Dopo le accese contestazioni e le diffuse mobilitazioni dei mesi scorsi che hanno portato in piazza migliaia di giovani, il movimento studentesco dell’Onda arriva sul grande schermo. Con una pellicola diretta da Massimo D’Orzi, promettente allievo di Marco Bellocchio. Già sceneggiatore per il teatro, nell’ardito confronto con autori come James Joyce, Jean-Paul Sartre e Arthur Miller, ha firmato alcuni cortometraggi e un film, l’onirico Sàmara.

Sarà presentato in anteprima nazionale il 28 marzo, presso il Cinema Nuovo Aquila a Roma, il film Ombre di Luce, diretto da D’Orzi e prodotto da Il Gigante. Sarà poi la volta di altre città: come Firenze (il 4 aprile, presso l’Auditorium di Sant’Apollonia), Bari (con un’anteprima al Cineporto il 12) e Perugia (tra 9, 10 e 14 aprile).
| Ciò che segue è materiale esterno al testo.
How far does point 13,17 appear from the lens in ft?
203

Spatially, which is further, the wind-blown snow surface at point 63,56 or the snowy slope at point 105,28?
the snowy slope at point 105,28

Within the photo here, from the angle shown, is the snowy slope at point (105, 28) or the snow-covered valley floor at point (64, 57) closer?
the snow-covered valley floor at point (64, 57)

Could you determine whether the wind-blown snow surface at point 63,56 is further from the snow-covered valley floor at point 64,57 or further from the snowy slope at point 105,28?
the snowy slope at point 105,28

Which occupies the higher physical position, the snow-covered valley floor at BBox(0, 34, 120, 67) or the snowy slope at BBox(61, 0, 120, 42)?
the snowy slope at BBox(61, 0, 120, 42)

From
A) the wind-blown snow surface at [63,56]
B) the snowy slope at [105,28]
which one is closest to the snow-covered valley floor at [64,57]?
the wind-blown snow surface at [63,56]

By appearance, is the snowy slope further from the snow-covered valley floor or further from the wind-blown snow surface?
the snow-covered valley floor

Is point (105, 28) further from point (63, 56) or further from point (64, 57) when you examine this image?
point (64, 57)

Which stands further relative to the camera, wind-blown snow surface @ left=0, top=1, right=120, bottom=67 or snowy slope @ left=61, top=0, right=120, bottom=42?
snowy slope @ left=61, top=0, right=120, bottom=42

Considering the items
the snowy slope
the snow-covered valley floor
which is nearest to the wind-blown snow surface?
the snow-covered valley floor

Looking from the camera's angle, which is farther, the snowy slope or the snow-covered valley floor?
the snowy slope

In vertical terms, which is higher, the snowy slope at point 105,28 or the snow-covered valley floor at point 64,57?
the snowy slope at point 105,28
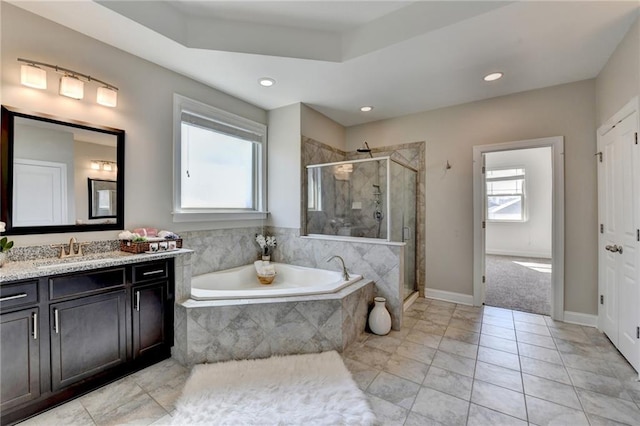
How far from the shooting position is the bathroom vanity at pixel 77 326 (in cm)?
157

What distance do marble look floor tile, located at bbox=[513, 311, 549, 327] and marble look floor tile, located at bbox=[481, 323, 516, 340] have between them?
1.28ft

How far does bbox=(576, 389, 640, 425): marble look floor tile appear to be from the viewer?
162 centimetres

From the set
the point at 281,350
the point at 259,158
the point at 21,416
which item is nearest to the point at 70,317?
the point at 21,416

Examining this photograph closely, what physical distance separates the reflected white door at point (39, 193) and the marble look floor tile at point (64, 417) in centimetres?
126

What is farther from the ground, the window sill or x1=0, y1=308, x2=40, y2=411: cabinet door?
the window sill

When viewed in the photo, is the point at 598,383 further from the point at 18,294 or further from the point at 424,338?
the point at 18,294

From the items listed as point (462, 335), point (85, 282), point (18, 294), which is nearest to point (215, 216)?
point (85, 282)

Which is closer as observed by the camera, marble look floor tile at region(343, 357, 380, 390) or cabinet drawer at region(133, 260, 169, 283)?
marble look floor tile at region(343, 357, 380, 390)

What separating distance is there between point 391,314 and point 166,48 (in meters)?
3.41

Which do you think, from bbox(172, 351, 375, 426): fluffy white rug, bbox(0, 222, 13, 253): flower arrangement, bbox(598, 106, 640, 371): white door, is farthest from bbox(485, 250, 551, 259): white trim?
bbox(0, 222, 13, 253): flower arrangement

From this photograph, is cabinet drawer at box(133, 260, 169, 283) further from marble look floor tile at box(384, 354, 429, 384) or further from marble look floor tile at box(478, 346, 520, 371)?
marble look floor tile at box(478, 346, 520, 371)

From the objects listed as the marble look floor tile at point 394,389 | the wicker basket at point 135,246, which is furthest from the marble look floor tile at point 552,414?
the wicker basket at point 135,246

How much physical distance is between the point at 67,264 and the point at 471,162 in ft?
13.9

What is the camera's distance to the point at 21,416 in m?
1.59
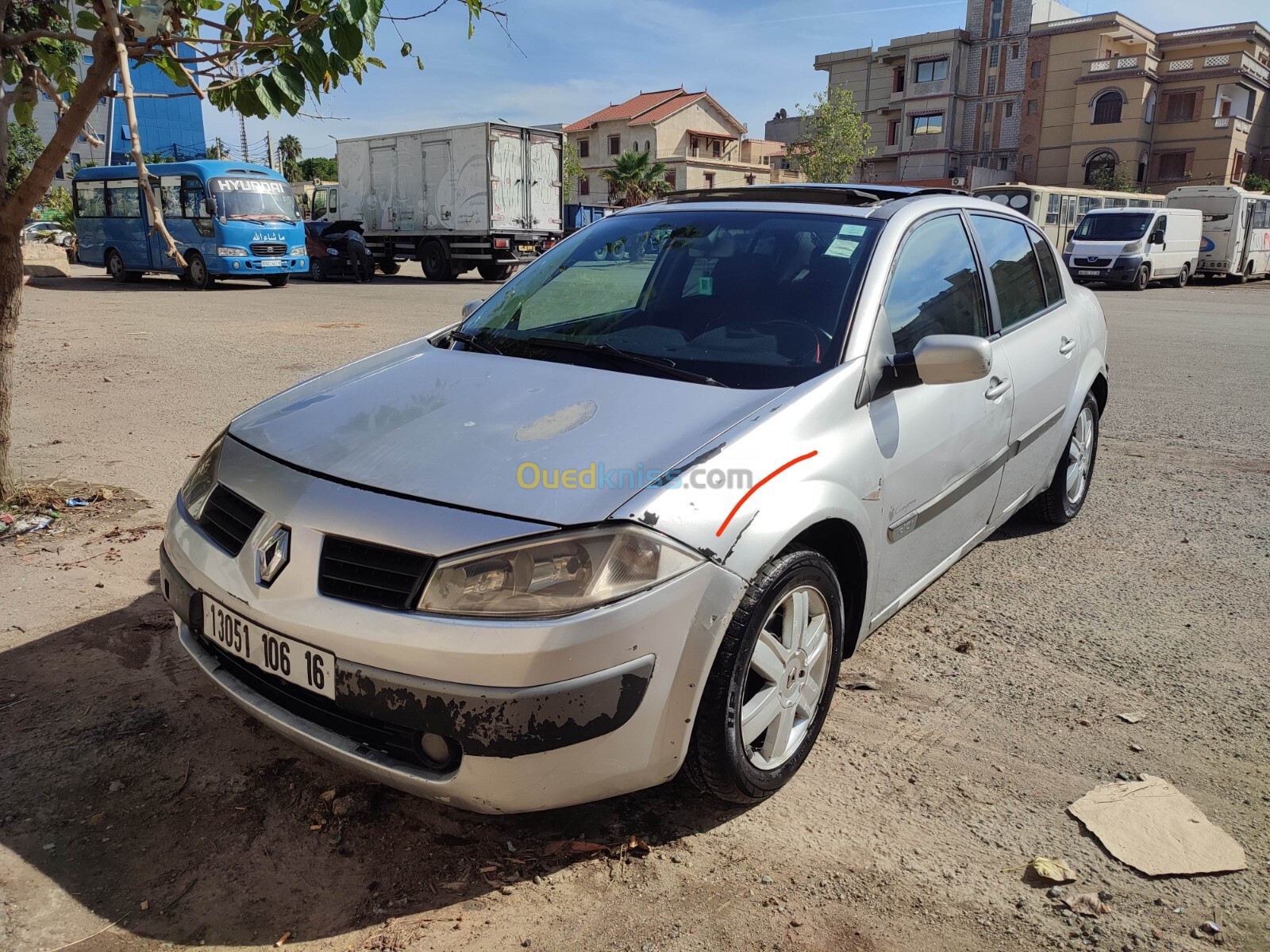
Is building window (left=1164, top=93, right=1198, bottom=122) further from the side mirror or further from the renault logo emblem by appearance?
the renault logo emblem

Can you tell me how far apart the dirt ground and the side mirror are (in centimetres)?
113

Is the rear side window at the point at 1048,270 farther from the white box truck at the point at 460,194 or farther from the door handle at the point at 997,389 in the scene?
→ the white box truck at the point at 460,194

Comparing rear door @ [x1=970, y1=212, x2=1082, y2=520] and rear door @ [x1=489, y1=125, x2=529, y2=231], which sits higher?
rear door @ [x1=489, y1=125, x2=529, y2=231]

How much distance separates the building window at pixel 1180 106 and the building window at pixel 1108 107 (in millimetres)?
3074

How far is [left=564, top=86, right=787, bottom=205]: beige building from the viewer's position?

Innovativo e straniante perché frutto della sperimentazione del laboratorio di scrittura creativa della Facoltà di Scienze Umanistiche de “La Sapienza”. Un modulo attivo fin dal 1994 grazie all’interessamento del linguista Tullio De Mauro, già ex ministro della Pubblica Istruzione tra 2000 e 2001. Il film vede inoltre la collaborazione del Centro DigiLab. In questa storia dove si intrecciano realtà e finzione, la cinepresa cattura nel dettaglio la vita e i travagli degli universitari all’interno del loro mondo. Proprio dentro l’università romana un gruppo di studenti dà vita ad un racconto corale, mentre infiammano le proteste contro i tentativi di riforma (o contro-riforma per taluni) del ministro dell’Istruzione Maria Stella Gelmini. Il racconto, composto insieme a due docenti, racconta della sparizione di una donna e della ricerca intrapresa per ritrovarla. Sullo scena appare e scompare anche il movimento di contestazione, mentre continua il dialogo intenso  tra i due professori e gli studenti. Silenzi, immagini, molte domande. Su tutte, nel corso di esami, quella di chi si interroga sulla morte del desiderio di conoscenza e di come si possa reagire a ciò.  Alla favola partorita a poco a poco con arte maieutica dal gruppo di scrittura, in un’aula con pareti trasparenti, si intreccia tutto il mondo contraddittorio dei giovani in bilico. Tra fugaci rivolte e aspettative per un futuro migliore. L’immaginazione che genera incontro e comunicazione diventa il modo per emanciparsi da una realtà che sembra priva di prospettive.

Francesca Rubini

Un approccio, quello del regista, che però non si riduce ad una analisi sociologica del mondo studentesco. Il tutto non si limita ad una sorta di documentario, con venature politiche, sugli studenti dell’epoca Gelmini. La protesta dell’Onda rappresenta quasi uno sfondo, un pretesto per dare voce al disagio di un’intera generazione. I protagonisti del film sono: Mery Tortolini, Annio G. Stasi,Francesca Rubini, Elena Gerosi, Giulia De Gaetano, Riccardo Montesi e Devis Torelli e gli studenti del Laboratorio di scrittura creativa dell’Università La Sapienza di Roma. La musica è firmata da Stefania Tallini. Ombre di luce, quella di una generazione che non vuole scomparire.

Per informazioni:

Ombre di luce, il sito

Il trailer del film che uscirà nelle sale cinematografiche il 28 marzo 2011

Anna Esposito

Partenopea, agnostica, grafomane appassionata di politica e di buon vino. Non correggo il caffè. Direttore editoriale di Itali@Magazine.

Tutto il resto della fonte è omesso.